The absence of a minimum guarantee, tallied with the scale of rights inventory that would be commercialised by IMG and technical costs that would be recouped by the agency, leaves the CBF and clubs to weigh up whether they would be getting full market value for their rights, which were not offered in an open tender.
IMG, which declined to comment on the nature of its rights proposal when contacted by SportBusiness, has proposed that it handles the production and distribution of just two matches per league round for international broadcast. Additional games will be produced to the standard necessary for broadcast on betting platforms.
Production of the matches has been handled until now by Globo, the heavyweight Brazilian media company and domestic rights-holder.
Within IMG’s proposed production and distribution set-up, it has been put forward that IMG can retain all technical costs, which would be deducted from net revenues.

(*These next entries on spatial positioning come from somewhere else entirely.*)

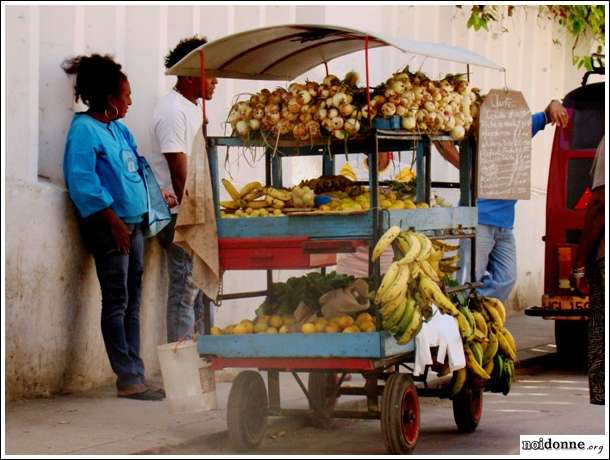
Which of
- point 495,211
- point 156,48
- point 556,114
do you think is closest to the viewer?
point 556,114

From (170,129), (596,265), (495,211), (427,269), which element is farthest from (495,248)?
(427,269)

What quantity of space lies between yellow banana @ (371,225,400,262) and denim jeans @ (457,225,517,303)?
3867 mm

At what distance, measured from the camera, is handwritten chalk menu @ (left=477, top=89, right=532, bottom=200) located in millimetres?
8544

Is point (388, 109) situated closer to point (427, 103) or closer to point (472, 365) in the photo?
point (427, 103)

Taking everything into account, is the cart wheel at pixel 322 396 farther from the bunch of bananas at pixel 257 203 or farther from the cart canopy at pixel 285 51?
the cart canopy at pixel 285 51

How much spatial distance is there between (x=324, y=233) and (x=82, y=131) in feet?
7.30

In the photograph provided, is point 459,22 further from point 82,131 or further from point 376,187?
point 376,187

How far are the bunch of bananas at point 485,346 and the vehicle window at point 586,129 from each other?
334 cm

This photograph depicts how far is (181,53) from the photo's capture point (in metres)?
9.42

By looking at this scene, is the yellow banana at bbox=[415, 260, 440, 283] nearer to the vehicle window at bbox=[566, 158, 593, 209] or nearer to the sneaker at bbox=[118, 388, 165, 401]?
the sneaker at bbox=[118, 388, 165, 401]

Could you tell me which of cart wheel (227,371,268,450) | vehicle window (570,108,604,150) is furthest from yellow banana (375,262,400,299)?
vehicle window (570,108,604,150)

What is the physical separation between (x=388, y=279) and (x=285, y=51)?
1.72 metres

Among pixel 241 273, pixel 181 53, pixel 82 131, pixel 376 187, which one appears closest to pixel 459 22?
pixel 241 273

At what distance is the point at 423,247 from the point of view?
24.1ft
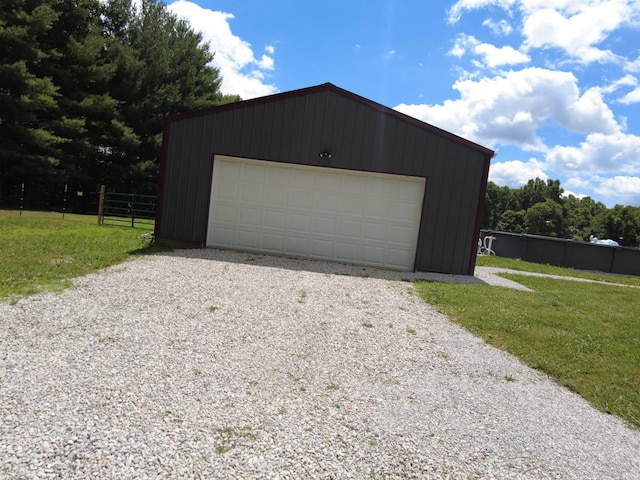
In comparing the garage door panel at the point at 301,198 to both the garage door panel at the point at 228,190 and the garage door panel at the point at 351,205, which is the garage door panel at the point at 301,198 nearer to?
the garage door panel at the point at 351,205

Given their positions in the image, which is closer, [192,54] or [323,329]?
[323,329]

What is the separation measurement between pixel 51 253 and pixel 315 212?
527 centimetres

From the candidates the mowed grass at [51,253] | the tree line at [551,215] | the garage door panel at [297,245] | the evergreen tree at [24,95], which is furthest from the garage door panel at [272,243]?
the tree line at [551,215]

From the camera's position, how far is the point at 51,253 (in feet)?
25.1

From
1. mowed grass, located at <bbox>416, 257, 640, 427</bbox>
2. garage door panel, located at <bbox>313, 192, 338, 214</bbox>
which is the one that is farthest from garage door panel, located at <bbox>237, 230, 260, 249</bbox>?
mowed grass, located at <bbox>416, 257, 640, 427</bbox>

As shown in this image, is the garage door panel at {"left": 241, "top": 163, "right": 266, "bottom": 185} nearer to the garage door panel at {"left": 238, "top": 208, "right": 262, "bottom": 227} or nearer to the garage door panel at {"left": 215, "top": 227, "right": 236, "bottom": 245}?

The CBF and Brazilian clubs last year restarted the international rights sales process after the collapse of a proposed agreement with the Sport Promotion agency. That deal, which was backed by Swiss investment fund Ecotonian, covered a four-plus-six-year period and included exclusive local-language international media rights, non-exclusive Portuguese-language media rights and clubs’ pitchside advertising rights.
International rights were held by Globo between 2016 and 2018 under its domestic rights deals with Série A clubs. Globo also held pitch-side advertising rights to all 20 clubs on an individual basis.
TVN Sports is involved in streaming Brazilian football through its rights deal for the Campeonato Catarinense, the state league in Santa Catarina, while Betsul’s interest is sure to have been piqued by the betting streaming rights on offer.